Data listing
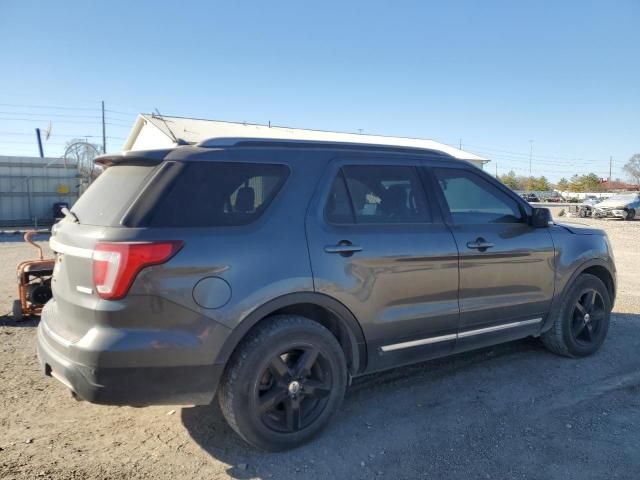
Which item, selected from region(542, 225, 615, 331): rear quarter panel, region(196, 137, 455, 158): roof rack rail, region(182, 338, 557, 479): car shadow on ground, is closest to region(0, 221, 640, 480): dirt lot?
region(182, 338, 557, 479): car shadow on ground

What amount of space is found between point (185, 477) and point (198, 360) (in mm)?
703

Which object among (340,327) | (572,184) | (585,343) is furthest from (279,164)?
(572,184)

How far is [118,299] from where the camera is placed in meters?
2.69

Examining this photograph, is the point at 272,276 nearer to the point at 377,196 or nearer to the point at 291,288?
the point at 291,288

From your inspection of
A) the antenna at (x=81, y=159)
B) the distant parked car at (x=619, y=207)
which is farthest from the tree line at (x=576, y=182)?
the antenna at (x=81, y=159)

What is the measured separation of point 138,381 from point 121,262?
2.15ft

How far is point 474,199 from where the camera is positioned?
4.25 m

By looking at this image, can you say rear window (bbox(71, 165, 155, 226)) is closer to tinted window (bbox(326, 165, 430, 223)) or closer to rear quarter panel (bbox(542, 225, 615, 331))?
tinted window (bbox(326, 165, 430, 223))

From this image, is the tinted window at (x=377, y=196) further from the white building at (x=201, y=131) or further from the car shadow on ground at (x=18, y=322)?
the white building at (x=201, y=131)

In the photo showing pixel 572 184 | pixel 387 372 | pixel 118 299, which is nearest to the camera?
pixel 118 299

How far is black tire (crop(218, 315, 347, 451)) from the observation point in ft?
9.87

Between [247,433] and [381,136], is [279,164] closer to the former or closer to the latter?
[247,433]

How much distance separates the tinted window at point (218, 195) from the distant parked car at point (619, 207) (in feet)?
103

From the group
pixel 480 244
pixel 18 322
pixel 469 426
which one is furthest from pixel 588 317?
pixel 18 322
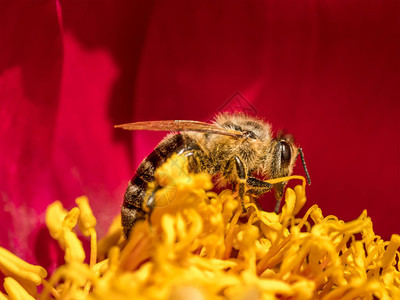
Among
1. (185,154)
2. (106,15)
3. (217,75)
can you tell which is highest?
(106,15)

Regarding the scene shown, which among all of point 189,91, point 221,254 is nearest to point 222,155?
point 221,254

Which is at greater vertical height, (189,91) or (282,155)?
(189,91)

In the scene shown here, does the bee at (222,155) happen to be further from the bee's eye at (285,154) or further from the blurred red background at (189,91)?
the blurred red background at (189,91)

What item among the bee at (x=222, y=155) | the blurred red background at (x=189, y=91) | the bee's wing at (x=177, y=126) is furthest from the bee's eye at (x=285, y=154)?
the blurred red background at (x=189, y=91)

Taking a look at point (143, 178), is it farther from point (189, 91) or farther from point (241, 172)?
point (189, 91)

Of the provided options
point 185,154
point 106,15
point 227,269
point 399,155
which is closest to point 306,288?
point 227,269

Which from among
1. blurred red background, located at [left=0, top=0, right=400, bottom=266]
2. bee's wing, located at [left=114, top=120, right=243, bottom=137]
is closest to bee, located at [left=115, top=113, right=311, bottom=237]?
bee's wing, located at [left=114, top=120, right=243, bottom=137]

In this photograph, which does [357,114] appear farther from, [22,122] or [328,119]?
[22,122]
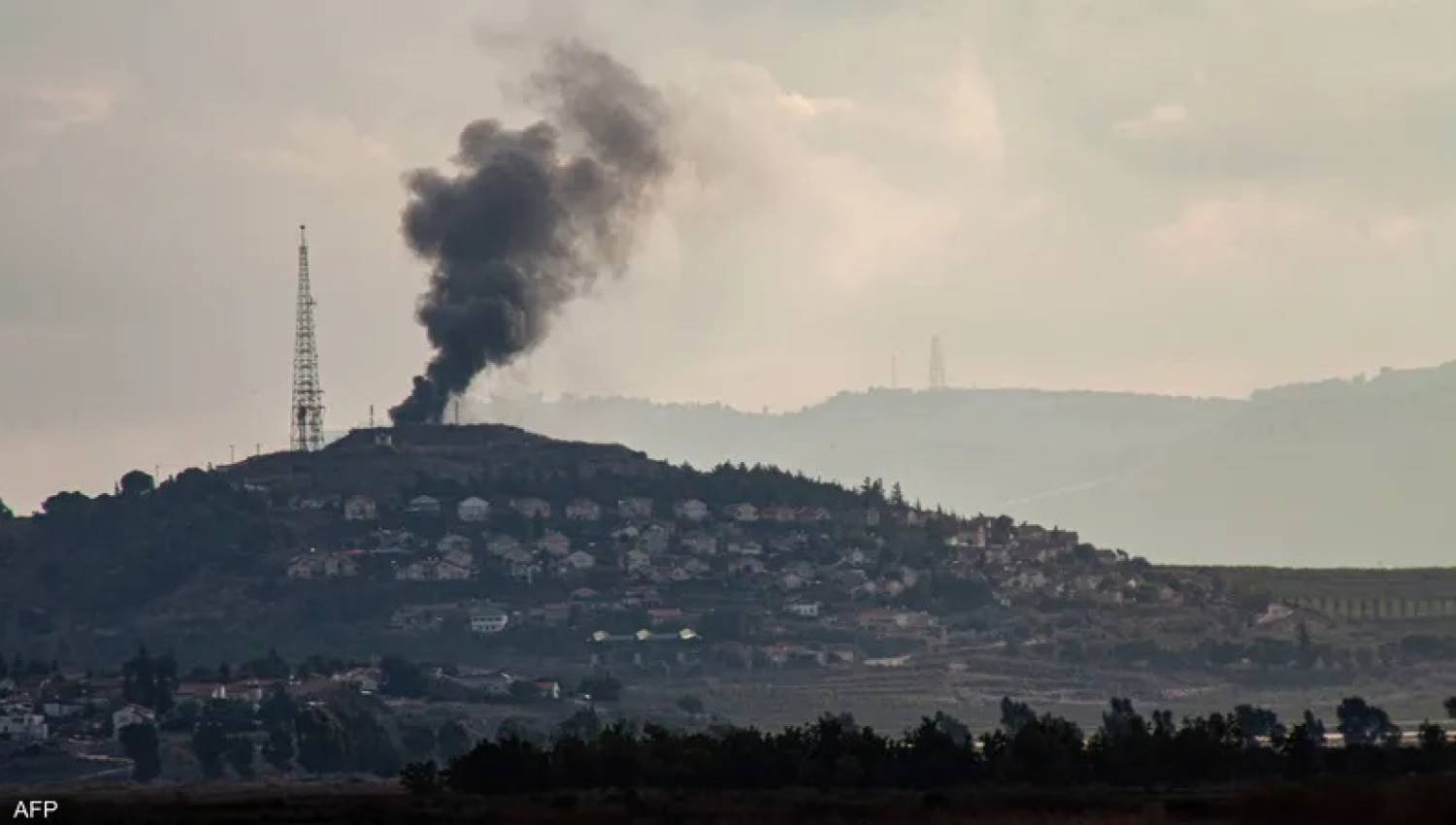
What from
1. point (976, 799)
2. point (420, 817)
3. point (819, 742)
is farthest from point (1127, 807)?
point (819, 742)

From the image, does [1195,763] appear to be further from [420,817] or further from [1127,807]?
[420,817]

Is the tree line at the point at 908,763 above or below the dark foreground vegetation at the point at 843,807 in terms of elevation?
above

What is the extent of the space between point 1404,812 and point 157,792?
318 ft

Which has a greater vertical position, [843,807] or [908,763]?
[908,763]

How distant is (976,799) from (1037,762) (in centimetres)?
1921

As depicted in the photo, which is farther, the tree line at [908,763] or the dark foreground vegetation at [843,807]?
the tree line at [908,763]

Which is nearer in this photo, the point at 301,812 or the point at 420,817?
the point at 420,817

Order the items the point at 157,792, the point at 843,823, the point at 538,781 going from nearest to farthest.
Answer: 1. the point at 843,823
2. the point at 538,781
3. the point at 157,792

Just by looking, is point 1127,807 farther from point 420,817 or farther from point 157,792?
point 157,792

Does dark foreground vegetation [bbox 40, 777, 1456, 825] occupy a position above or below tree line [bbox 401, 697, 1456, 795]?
below

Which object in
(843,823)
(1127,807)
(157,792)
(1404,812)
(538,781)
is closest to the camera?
(1404,812)

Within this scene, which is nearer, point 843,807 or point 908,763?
point 843,807

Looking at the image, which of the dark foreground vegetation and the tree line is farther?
the tree line

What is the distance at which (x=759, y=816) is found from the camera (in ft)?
404
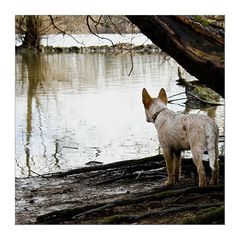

- [Work required] Pull out each line of the data above that contains the string "shadow". Case counts.

- [Written answer]
Which item, selected from region(542, 225, 615, 331): rear quarter panel, region(196, 137, 455, 158): roof rack rail, region(182, 338, 557, 479): car shadow on ground, is closest to region(0, 221, 640, 480): dirt lot?
region(182, 338, 557, 479): car shadow on ground
From this image, is the tinted window at (x=377, y=196) further from the white building at (x=201, y=131) or further from the car shadow on ground at (x=18, y=322)?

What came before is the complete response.